Poet John Keats and France by Caroline Bertonèche.
Keats and France
This short presentation focuses on what could be seen as a hidden layer of Frenchness in Keats’s poetry and posterity. Like Shelley, who despised, I quote, “that nasal and abbreviated cacophony of the French”, Keats was not fond of the French language: “the poorest one ever spoken since the jabbering in the tower of Babel”, he writes in his letters. Keats was able to read and translate French, but he never seemed to have appreciated the beauty of the language.

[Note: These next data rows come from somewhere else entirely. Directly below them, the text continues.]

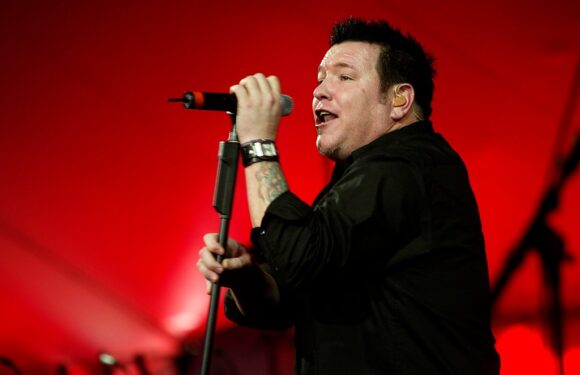 Steve Harwell, Former Lead Singer of Smash Mouth, Dies at 56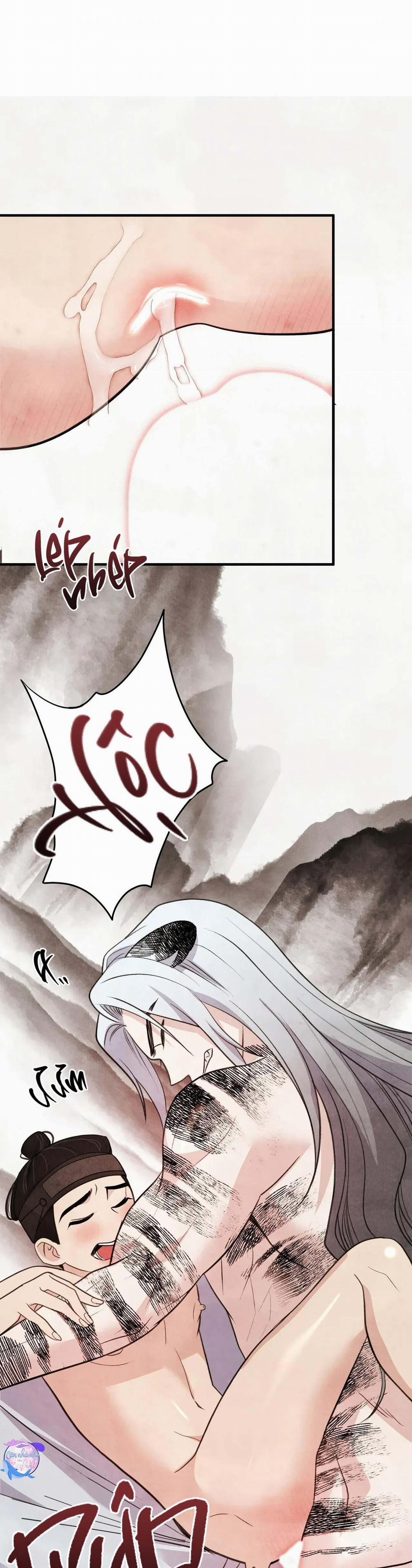 Chuyện Về Bánh Hotteok 2 trang 45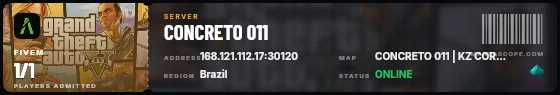 Ticket badge preview
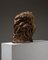 Hervé Rousseau, Large Abstract Artwork, 2000s, Stoneware 6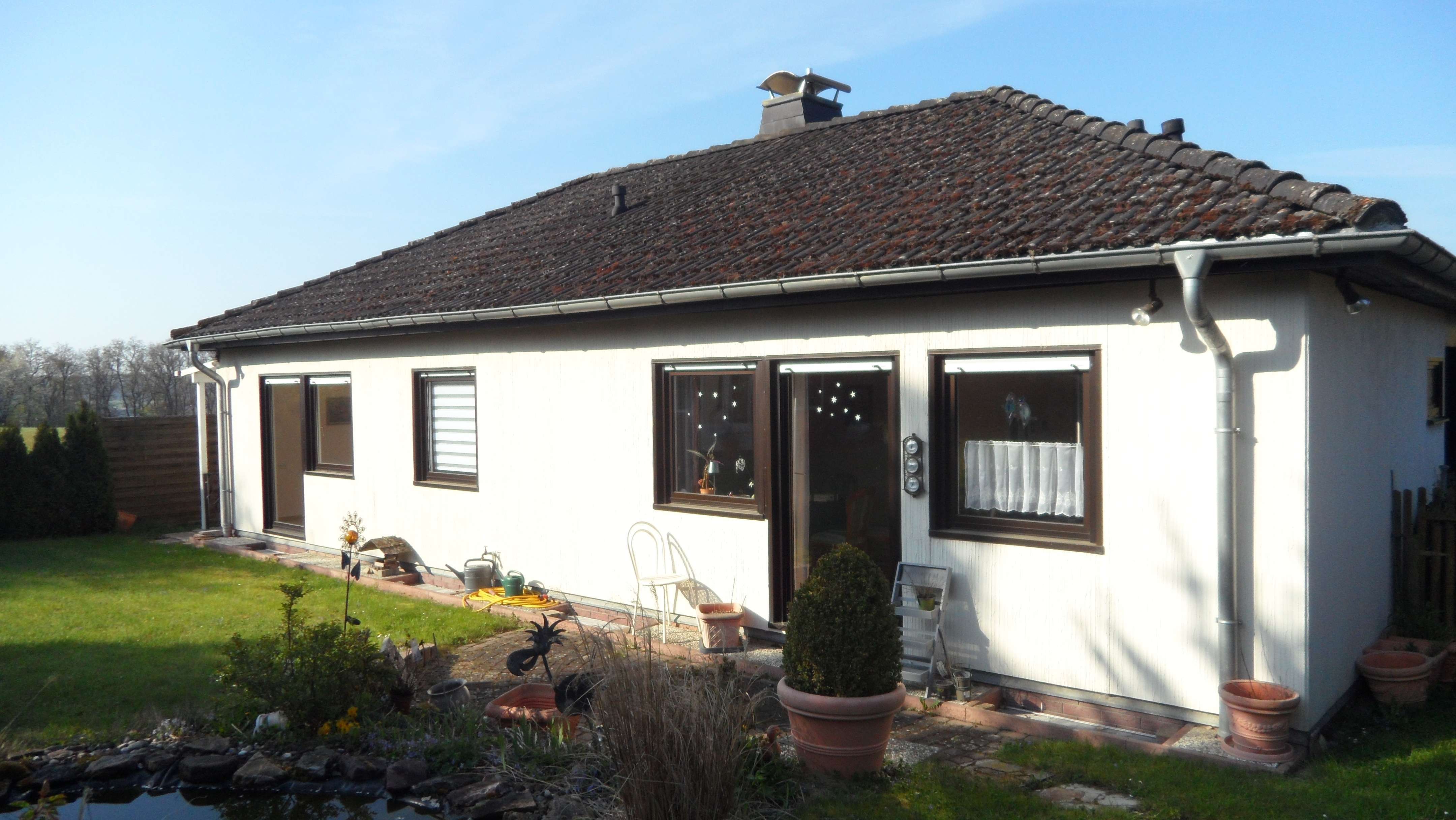 Thumbnail-Haus zum Kaufen in Münchwald 369.000,00 € 170 m²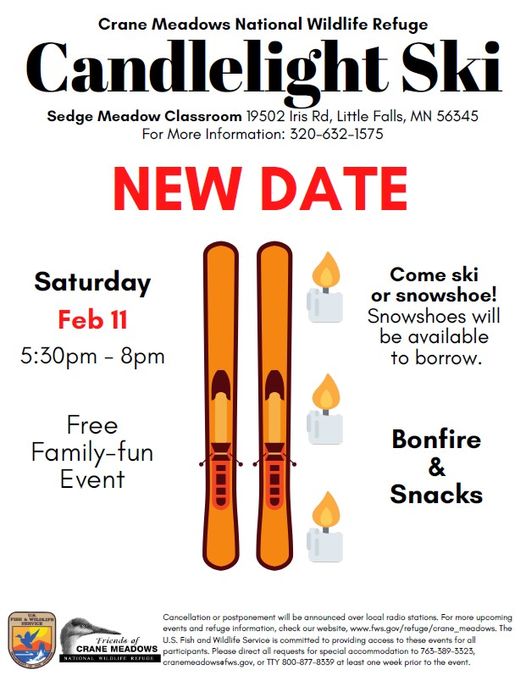 Candlelight Ski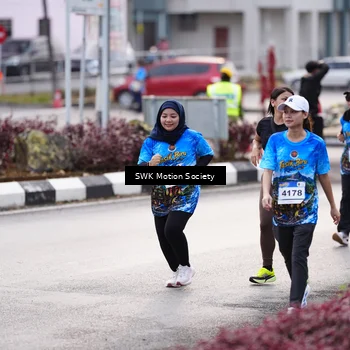 Runner Photo 7607747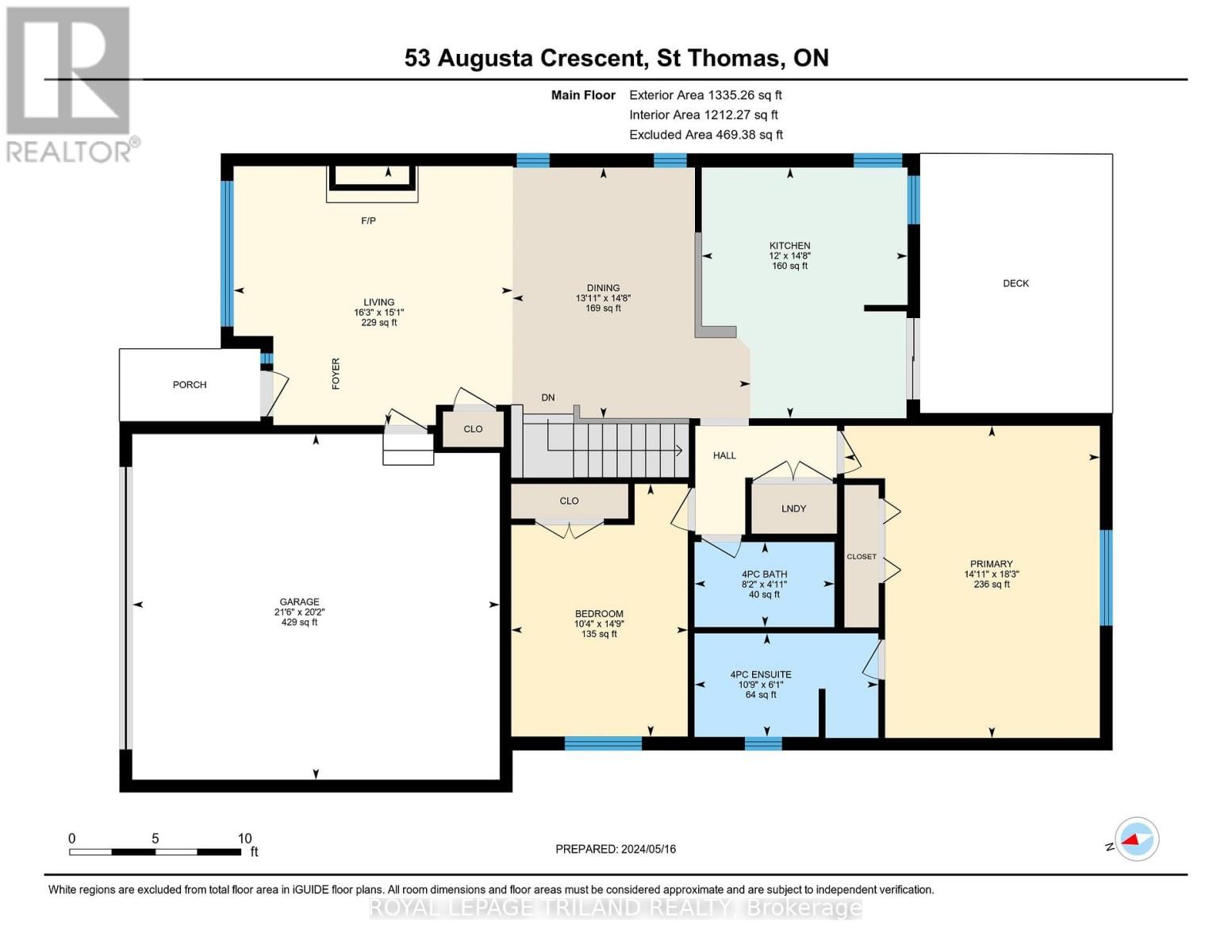 53 AUGUSTA CRESCENT Image 27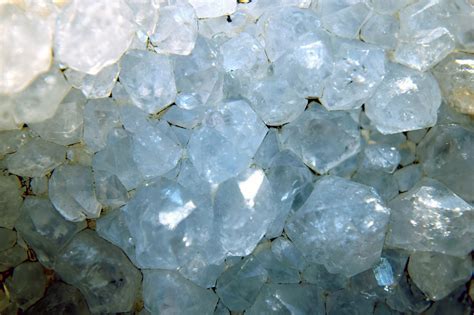 Raw Crystals 1 Free Stock Photo - Public Domain Pictures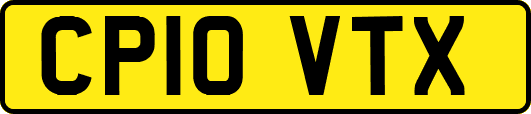 CP10VTX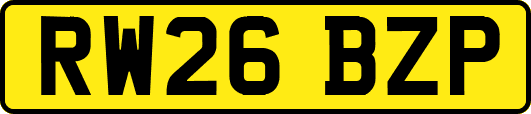 RW26BZP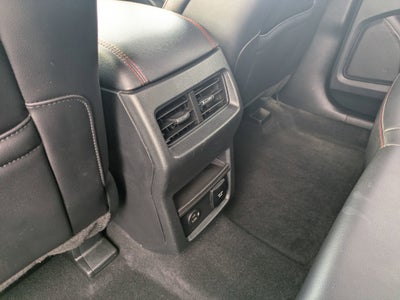 2022 Ford Edge ST Line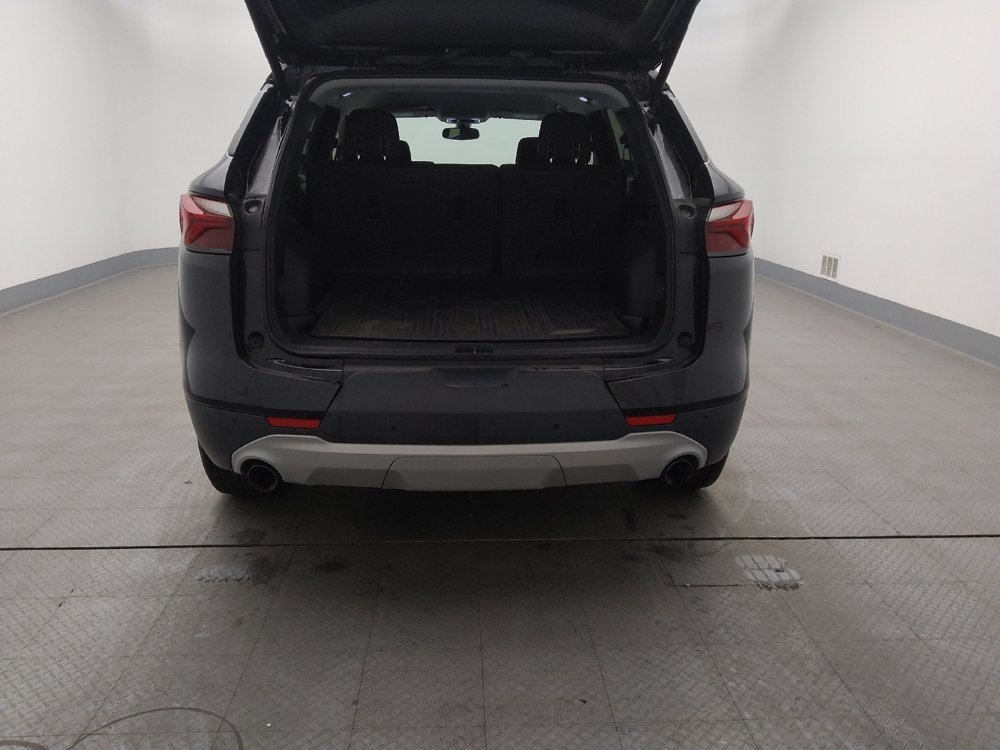 Used 2020 Chevrolet Blazer LT image 29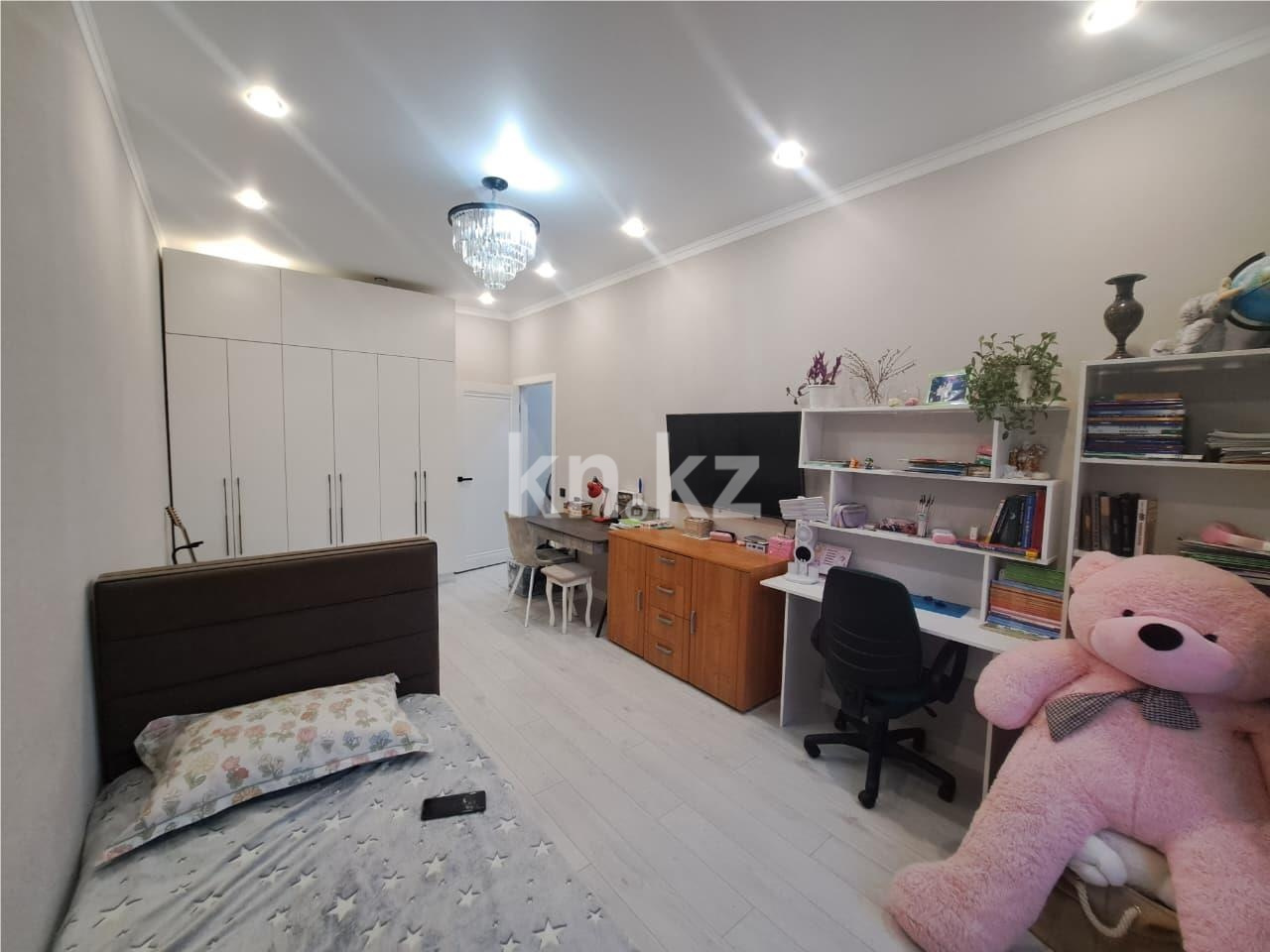 Продажа 2-комнатной квартиры, 53.7 м² в Астане - фото 2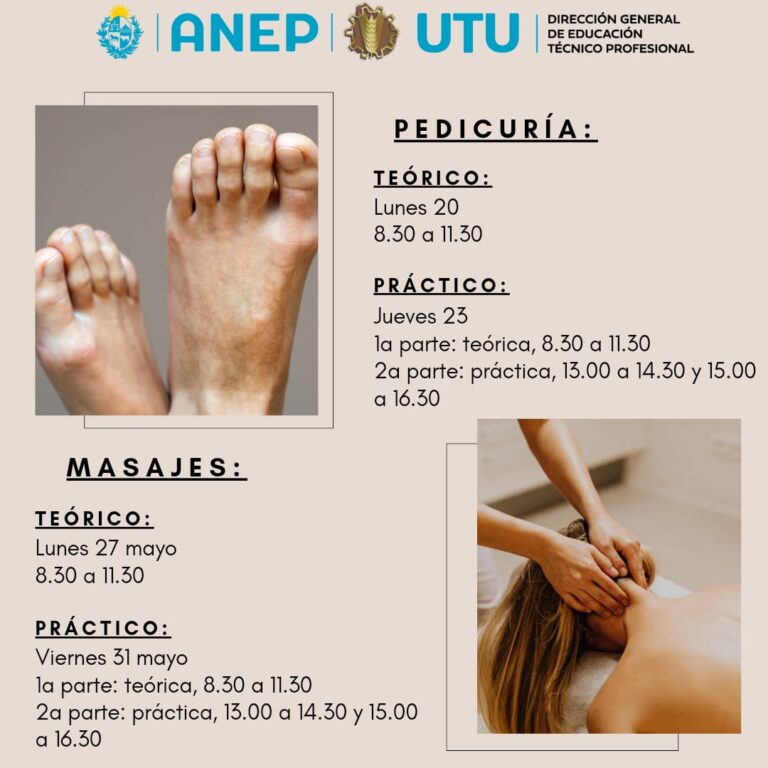 Lee más sobre el artículo Fecha de examen habilitación ante M.S.P.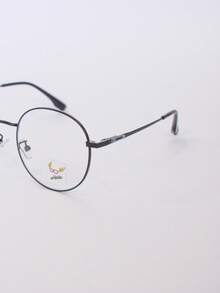 Women Glasses Accessories - 黑色 - 查看 4
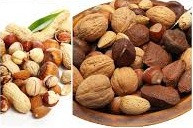 Top 10 thực phẩm nuôi dưỡng mái tóc ảnh 2 Top 10 thực phẩm nuôi dưỡng mái tóc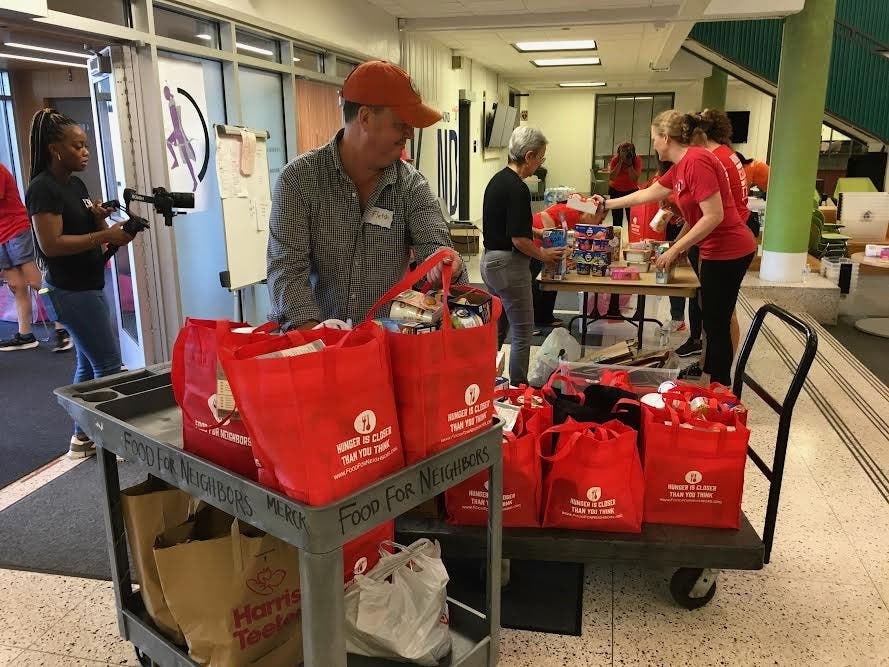 News small post card thumbnail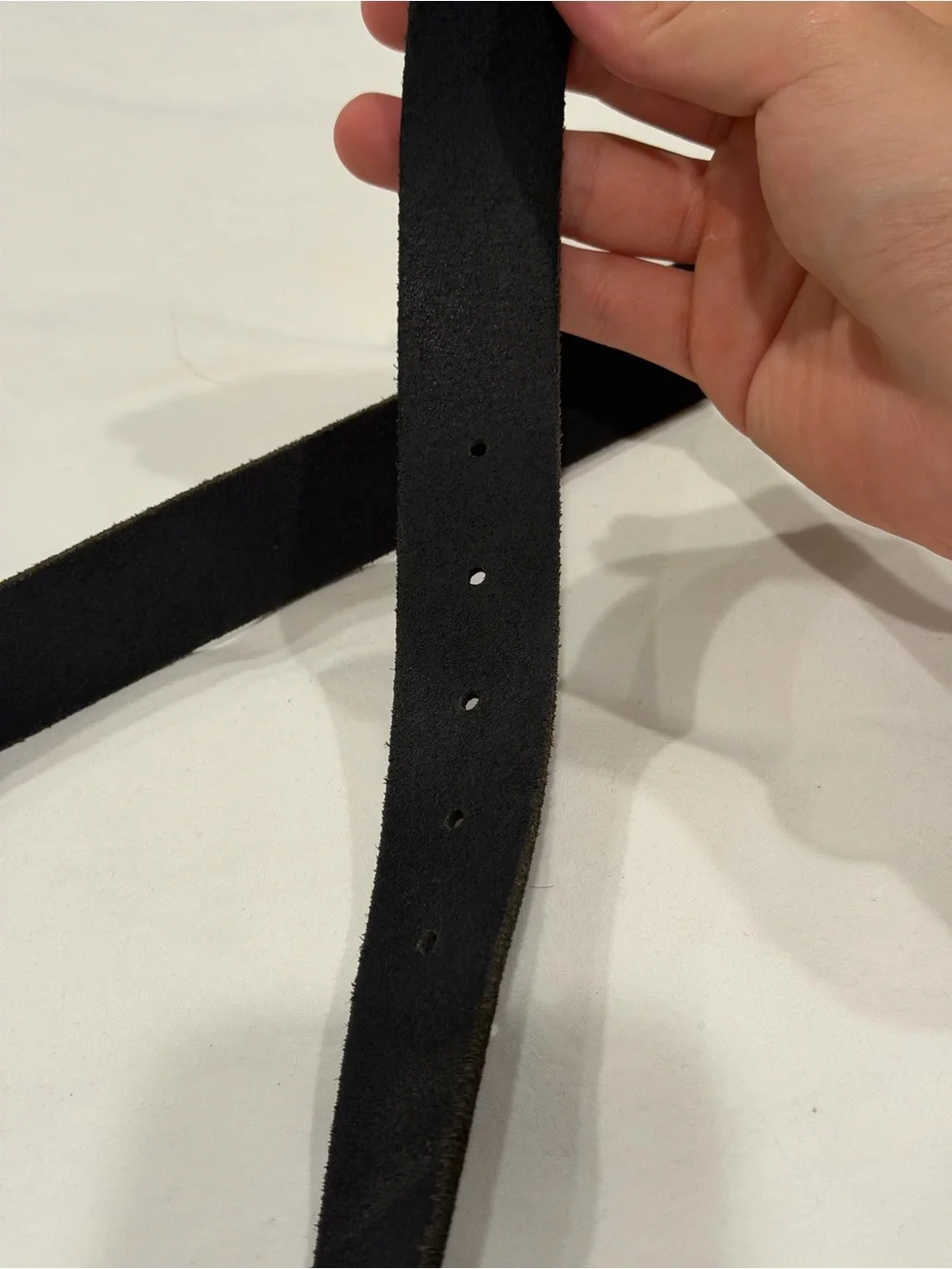 Gucci tiger feline belt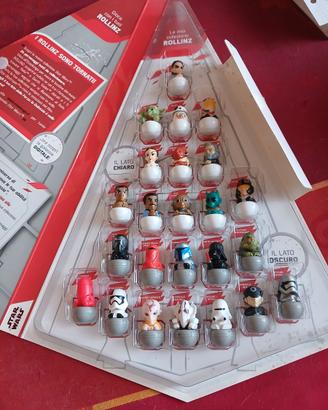 Rollinz Star Wars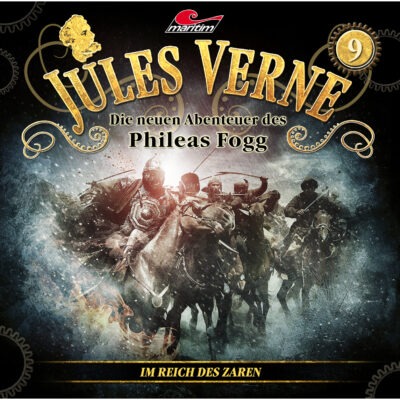 Jules Verne (09) – Im Reich des Zaren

It was perhaps too obviously academic “la faute à Boileau” or constituted a possible threat against the poet’s purest form of Englishness. Yet Keats’s fascination for French art and literature is not just another Keatsian myth, in Keats’s poems, the references to French authors or artists: Alain Chartier, Ronsard, Le Lorrain are numerous as are the French heirs to Keats’s poetry: Mallarmé or Proust. Why then is Keats such an attractive figure for the French?
Because he is a true Republican, some would say. His earthliness, his sensuousness, his democratic sense of community and the realism of his verse would even make him a precursor of Flaubert. Anatole France in his adaptation of the “Grecian Urn” provides us with another valuable answer. Keats is the only English poet after Shakespeare able to reconcile the best of both worlds, a poet whose intelligence relies on the universal nature of his essentially English charm.